[SUPPLIED PASSAGE — start]

Look most of the people who have posted here will support you if you decided to R once the A has ended. I am pro-marriage and pro-R in most cases. 

But your case is not worth saving as long as she continues in the A. You need to stop counseling if she is spitting in your face. You are wasting money. File for divorse. 

You don't want your children devastated. What you are teaching them is that it is OK for mom to fuc* whoever she wants for as long as she wants and dad is just a freakin wussy. They will learn that men are wussies and women rule the world. There is no morals in your wife. She is teaching your children that a women can spread her legs outside the marriage, come home, be mom and that is the role model they have right now. 

If I was you:

1. Get tested for STD's.
2. Use the 180.
3. Get your finances in order.
4. Get an attorney and file for Divorse.
5. Expose the affair to everyone. 
6. And stop the dependency on a broken worthless woman. She is dead. The woman you loved is gone.


----------



## Honeystly

I am so sorry you are going through this. I get what everybody is saying, but I'm not sure I get the 'man up' comments... You obviously love your wife and have been fighting for her. I understand your pain. The sad truth is that she will most likely leave, now that the OM is getting a divorce, especially since he makes a lot of money. The silver lining is you can get the kids and get her for alimony. Then his money will be your money. I know how hard it is to kill your love on purpose, as I am doing it as we speak. I think you should get in touch with this douche's wife and tell her the truth. She probably has no idea why her husband really left. I know I didn't.... I would like to have known, so would she I bet. Good luck to you. Letting go is hard, but this woman is simply cutting you into a million pieces right now. It's not good for you or your precious children. Start thinking of letting go. You will probably feel devastated, but relieved at the same time. Again, I'm so sorry


----------



## Machiavelli

cdj said:


> For almost two years (I've only known less than a year) my wife has engaged in an affair that began as emotional but progressed to physical. Last physical contact was 2 weeks ago.

[SUPPLIED PASSAGE — finish]
[INFORMATION PROVIDED — start]

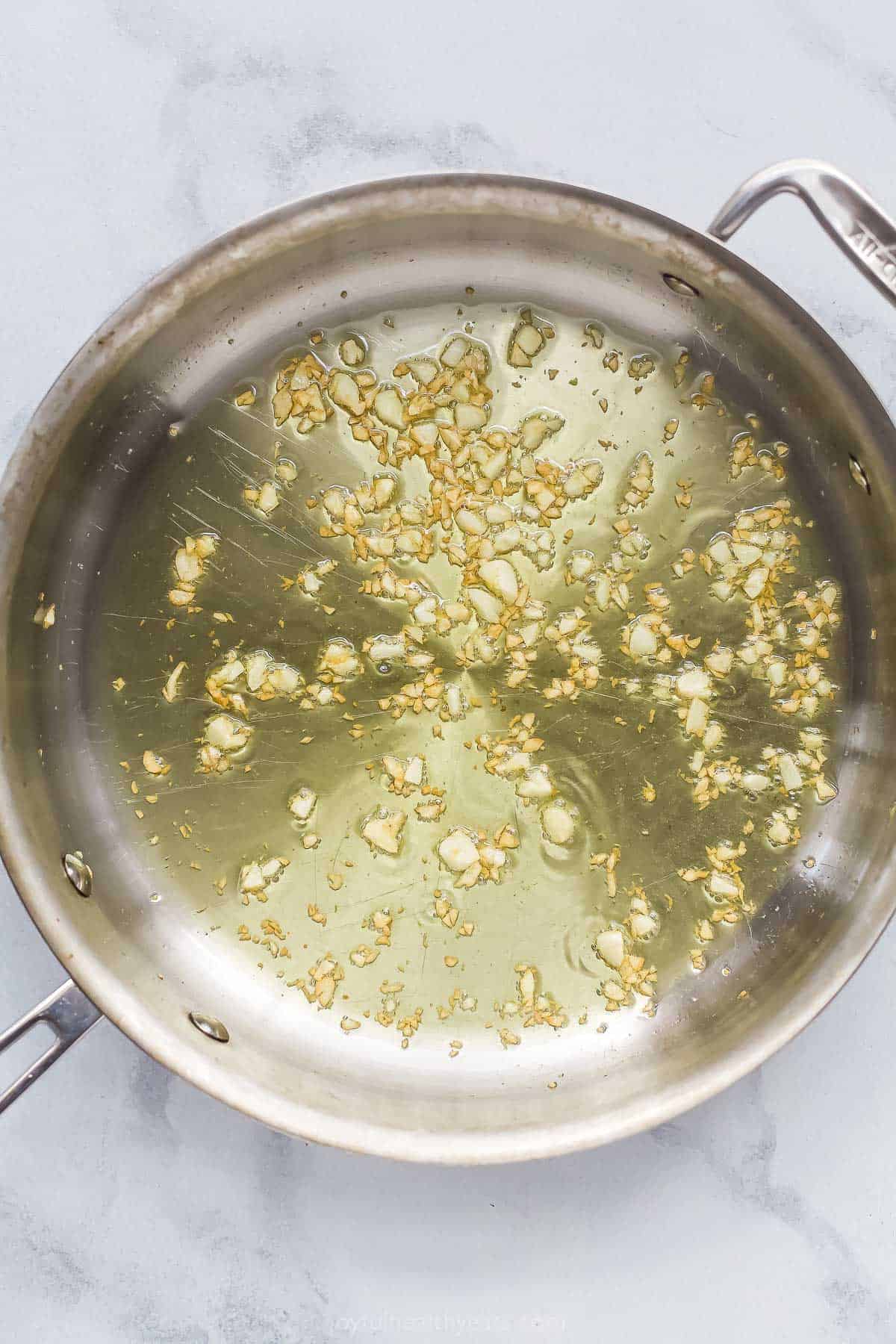 Garlic cooking in oil in skillet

[INFORMATION PROVIDED — finish]

# EXERCISE OBJECTIVE
List every numbered step in the forum thread on the affair that the poster would take "If I was you". The lines after the thread are separate material.

# REPLY TO THE EXERCISE
1. Get tested for STD's.
2. Use the 180.
3. Get your finances in order.
4. Get an attorney and file for Divorse.
5. Expose the affair to everyone.
6. And stop the dependency on a broken worthless woman. She is dead. The woman you loved is gone.